The Lysosome at the Intersection of Cellular Growth and Destruction

Abstract

The lysosome is an essential catabolic organelle that consumes cellular biomass to regenerate basic building blocks that can fuel anabolic reactions. This simple view has evolved more recently to integrate novel functions of the lysosome as a key signaling center, which can steer the metabolic trajectory of cells in response to changes in nutrients, growth factors, and stress. Master protein kinases and transcription factors mediate the growth-promoting and catabolic activities of the lysosome and undergo a complex interplay that enables cellular adaptation to ever-changing metabolic conditions. Understanding how this coordination occurs will shed light on the fundamental logic of how the lysosome functions to control growth in the context of development, tissue homeostasis, and cancer.

Keywords: TFEB; anabolism; autophagy; catabolism; lysosome; mTORC1; nutrient sensing.

Figure1:. Pro- and anti-growth properties of the lysosome

The lysosome is characterized by its low pH (ranging between 4.5 and 5.5), which is mainly established by the vacuolar H⁺ ATPases (v-ATPases)-dependent pumping of protons from the cytosol into the lysosomal lumen, aided by the import of anions and antiport of cations which neutralize imbalance in ionic charges and allow further proton transport.

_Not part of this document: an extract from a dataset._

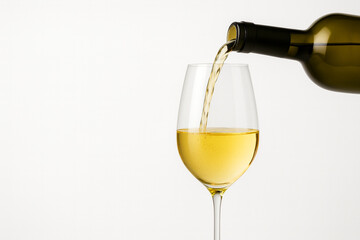 白ワインを注ぐボトル　カジュアルワイン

The internal acidic environment is critical for the activity of luminal proteases, lipases and ribonucleases that degrade incoming macromolecular substrates. Lysosomal membrane proteins include permeases that transport amino acids, sugars, lipids and ions across the limiting membrane. The limiting membrane functions as a platform for the assembly of a macromolecular complex centered on the mTORC1 protein kinase, which translates nutrient and growth factor abundance into metabolic instructions via downstream effectors such as the TFEB transcription factor. Lysosomes are the end point for multiple trafficking routes, including endocytic and scavenging pathways. Endosome-lysosome fusion can either promote the breakdown and utilization of extracellular nutrients (pro-growth), or the degradation and silencing of signaling receptors (anti-growth). The lysosome also fuses with autophagosome as part of the autophagy process for the degradation of intracellular constituents. Building blocks generated by lysosomal degradation are either stored inside the lysosomes or transported to the cytoplasm. Lysosomes also engage in direct interactions with other organelles such as mitochondria, endoplasmic reticulum and lipid droplets via specialized structures known as membrane contact sites.

Figure2:. Regulation of mTORC1 signaling pathways

The growth-promoting role of the lysosome emerged from its identification as the cellular platform for the activation of the master growth regulator, mTORC1 kinase. A coincidence detection mechanism ensures that the kinase activity of mTORC1 is turned on at the lysosomal limiting membrane only when both nutrients and growth factors are plentiful. Nutrient signals converge on the Rag GTPases, whereas growth factor signals converge on Rheb GTPase. (A) Under low nutrient conditions the Rag GTPases, which are anchored to the lysosomal membrane by the Ragulator/Lamtor complex, are in the inactive state, in which RagA/B is GDP loaded and RagC/D is GTP loaded. Inactive Rag GTPases cannot bind to mTORC1, which remains inactive in the cytosol. In low nutrients GATOR1, the GTPase-activating protein (GAP) for RagA/B, promotes the accumulation of GDP-bound RagA/B, thereby blocking the recruitment of mTORC1. When growth factors are absent the tuberous sclerosis complex (TSC), which functions as GAP toward Rheb, catalyzes the conversion from the active GTP-bound Rheb to inactive GDP-bound form. (B) In response to nutrients and growth factors, respectively, GATOR1 and TSC become inactive, thus promoting the transition of RagA/B and Rheb, respectively, to the GTP bound form. GTP-loaded RagA/B then physically recruits mTORC1 to the lysosomal membrane, whereas GTP-loaded Rheb promotes mTORC1 kinase activation. Cytoplasmic pools of leucine, arginine and methionine signal to the Rag GTPases via their dedicated sensors, Sestrin1/2, CASTOR1/2 and SAMTOR, respectively. Amino acid abundance within the lysosomal lumen, particularly arginine, is detected by the SLC38A9 amino acid permease. mTORC1 activation by cholesterol also requires SLC38A9 in a manner that is separable from its arginine sensing function. Oxysterol binding protein (OSBP) transfer cholesterol from ER to the lysosomal membrane, thus favoring mTORC1 activation. The lysosomal cholesterol transporter NPC1 negatively regulates cholesterol-mTORC1 signaling by promoting export of cholesterol to acceptor compartments, such as ER, Golgi and plasma membrane. Inactive mTORC1 is shown in grey and active mTORC1 is in yellow. Positive regulators of the mTORC1 pathways are in green, while negative regulators of mTORC1 are shown in red.